From the definition of f and (26), we obtain

$$\begin{aligned}&\mid Df(x_{1},x_{2},\dots ,x_{n})\mid \nonumber \\&\quad \le \sum _{n=0}^{\infty }\frac{1}{8^{n}} \mid \sum _{1 \le i<j<k<l \le n} \chi \left( 2^{n}(x_{i}+x_{j}+x_{k}+x_{l})\right) \nonumber \\&\qquad -(n-3) \sum _{1 \le i<j<k \le n}\chi \left( 2^{n}(x_{i}+x_{j}+x_{k})\right) +\left( \frac{(n-2)(n-3)}{2}\right) \sum _{1\le i<j\le n}^{n}\chi \left( 2^{n}(x_{i}+x_{j})\right) \nonumber \\&\qquad -\left( \frac{n^{3}-6n^{2}+11n-54}{6}\right) \sum _{i=1}^{n}\chi (2^{n}(x_{i}))-\sum _{j=1}^{n}\chi (2^{n}(2x_{j}))\mid \\&\quad \le \sum _{n=k}^{\infty }\frac{1}{8^{n}} \mid \sum _{1 \le i<j<k<l \le n} \chi \left( 2^{n}(x_{i}+x_{j}+x_{k}+x_{l})\right) \nonumber \\&\qquad -(n-3) \sum _{1 \le i<j<k \le n}\chi \left( 2^{n}(x_{i}+x_{j}+x_{k})\right) +\left( \frac{(n-2)(n-3)}{2}\right) \sum _{1\le i<j\le n}^{n}\chi \left( 2^{n}(x_{i}+x_{j})\right) \nonumber \\&\qquad -\left( \frac{n^{3}-6n^{2}+11n-54}{6}\right) \sum _{i=1}^{n}\chi (2^{n}(x_{i}))-\sum _{j=1}^{n}\chi (2^{n}(2x_{j}))\mid \\&\quad \le \left( \frac{(n^{3}-3n^{2}+2n)}{2}+\frac{(n^{3}-6n^{2}+11n-6)}{6}\left[ \frac{n(n+1)}{2}\right] ^{2}\right) \left( \sum _{i=0}^{n}\mid x_{i}\mid ^{3}\right) r. \end{aligned}$$

Thus, f satisfies (43) for all \(x_{1},x_{2},\ldots ,x_{n} \in {\mathbb {R}}\) with \(0<\sum _{i=0}^{n}\mid x_{i}\mid ^{3}<\frac{1}{8}\).
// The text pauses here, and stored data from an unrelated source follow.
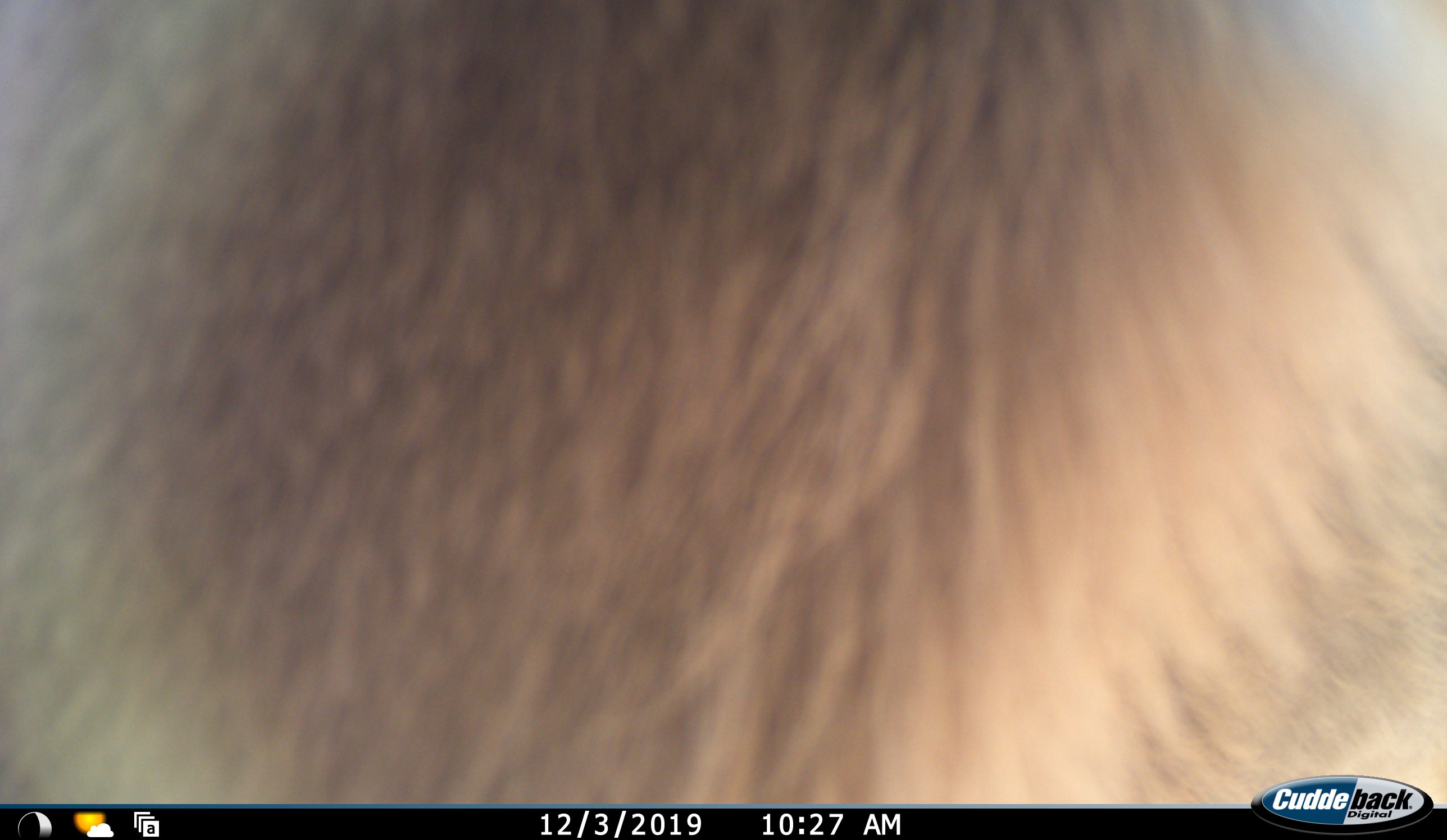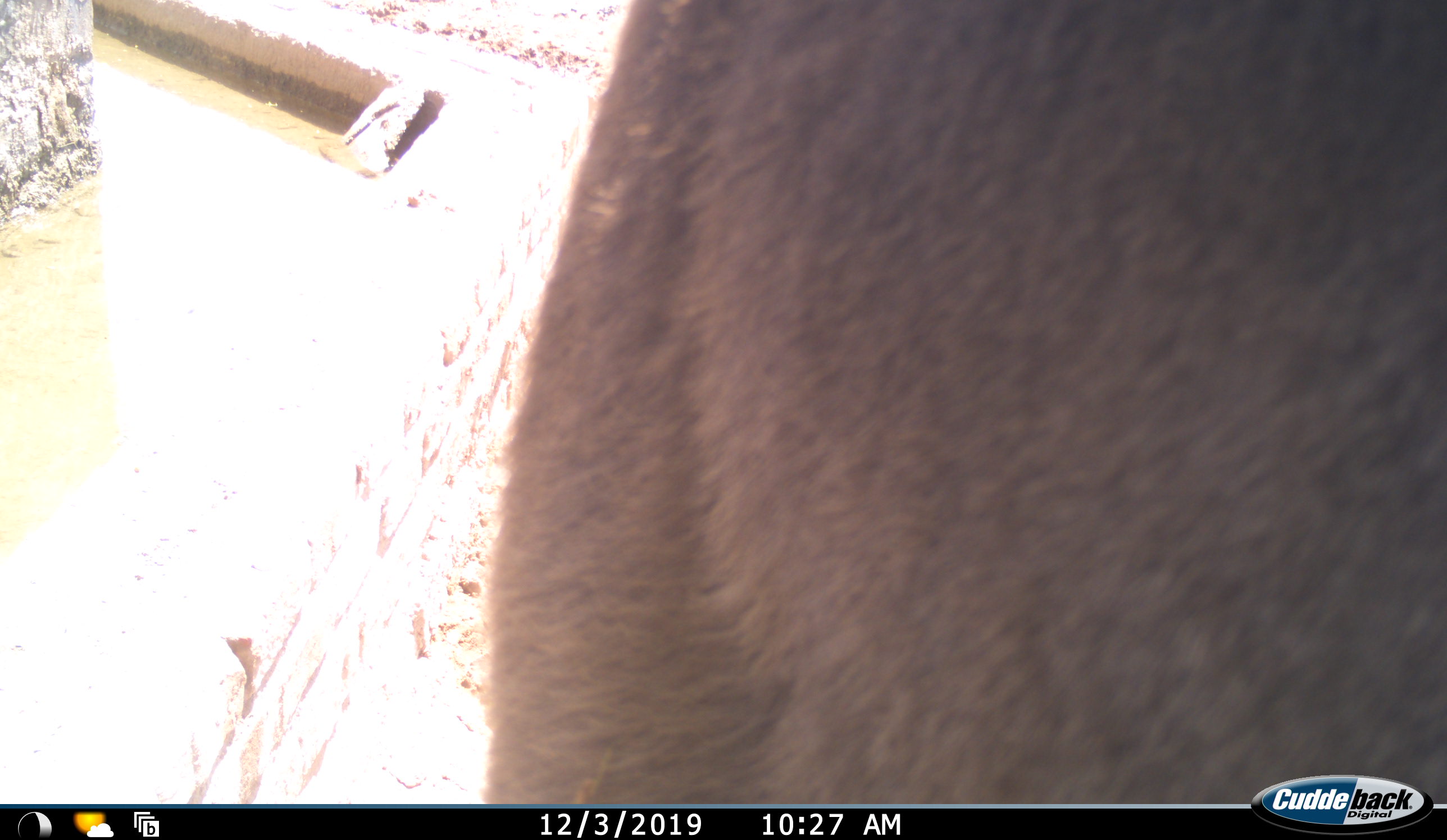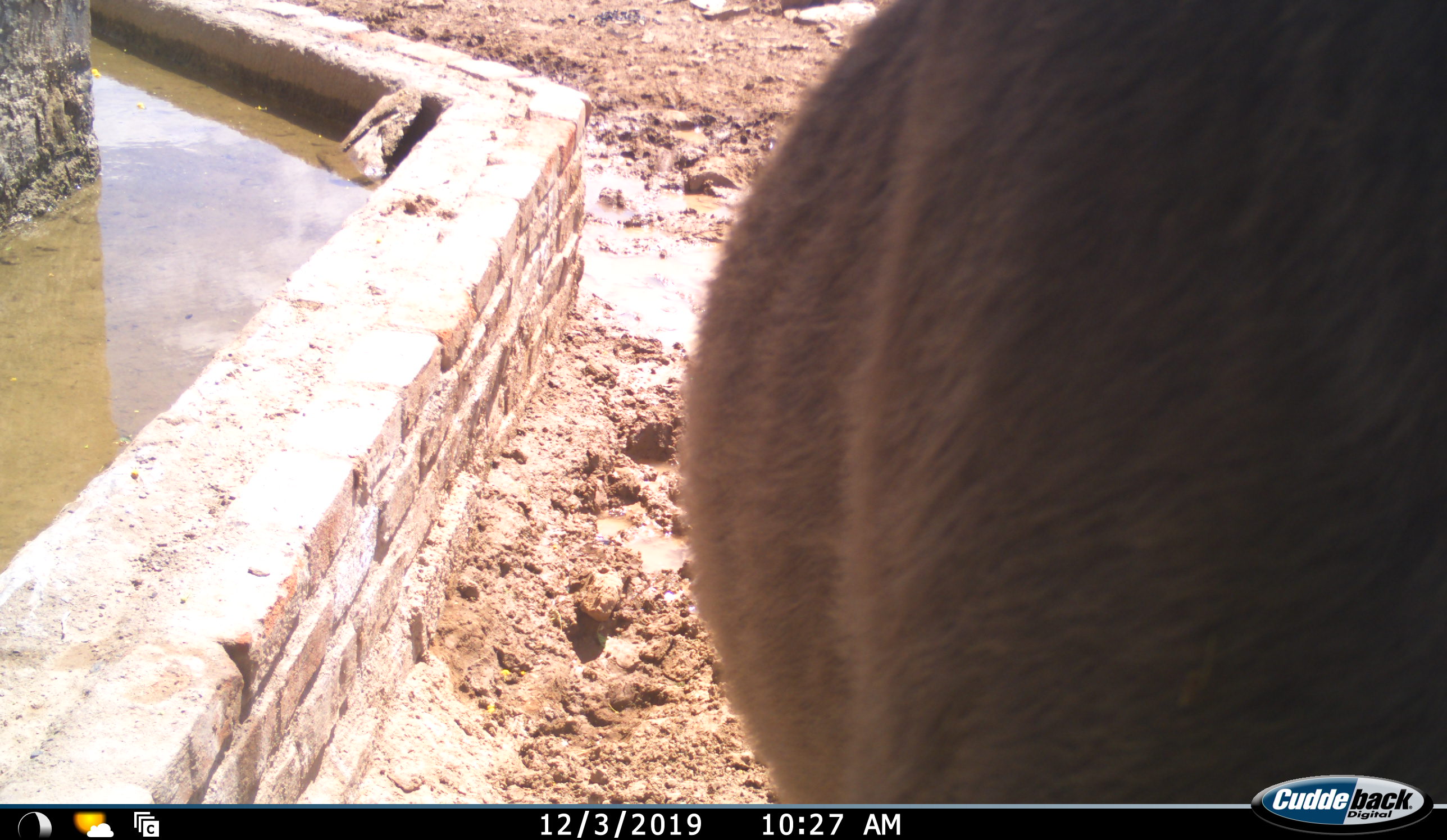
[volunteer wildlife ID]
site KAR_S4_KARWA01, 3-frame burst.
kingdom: Animalia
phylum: Chordata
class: Mammalia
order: Artiodactyla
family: Bovidae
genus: Tragelaphus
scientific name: Tragelaphus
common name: kudu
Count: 1.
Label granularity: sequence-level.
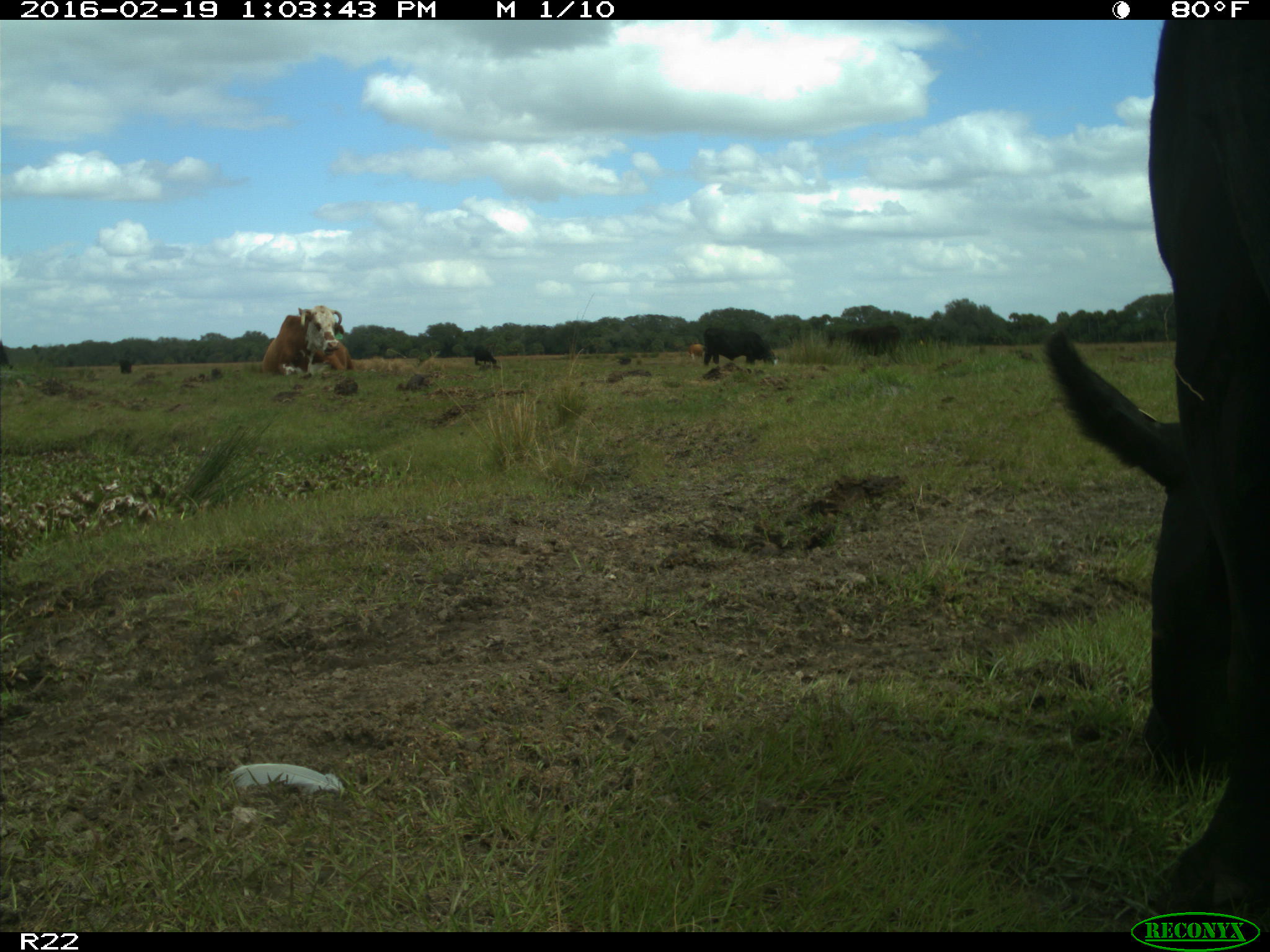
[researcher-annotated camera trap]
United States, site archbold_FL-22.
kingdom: Animalia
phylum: Chordata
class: Mammalia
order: Artiodactyla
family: Bovidae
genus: Bos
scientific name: Bos taurus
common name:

We claim that there is not any cubic mapping \(C: {\mathbb {R}}\longrightarrow {\mathbb {R}}\) and a constant \(\beta >0\) such that

$$\mid f(x)-C(x)\mid \le \beta \mid x \mid ^{3}, $$
(45)

for all \(x \in {\mathbb {R}}\). Suppose the contrary to our claim. Hence, there exists a constant \(\alpha \in {\mathbb {R}}\) such that \(C(x)=\alpha x^3\) for all \(x\in {\mathbb {R}}\). So

$$|f(x)|\le (|\alpha |+\beta )|x|^3,$$
(46)

for all \(x\in {\mathbb {R}}\). On the other hand, consider \(m\in {\mathbb {N}}\) such that \((m+1)r>|\alpha |+\beta \). If x is a real number in \(\left( 0, \frac{1}{2^{k-1}}\right) \), then \(2^nx\in (0,1)\) for all \(n=0,1,\ldots ,k-1\). Therefore, for such x, we get

$$f(x)=\sum _{n=0}^{\infty }\frac{\chi (2^nx)}{2^{3n}}\ge \sum _{n=0}^{m}\frac{2^{3n}rx^3}{2^{3n}}=(m+1)rx^3>(|\alpha |+\beta )x^3.$$

The above relation contradicts (46).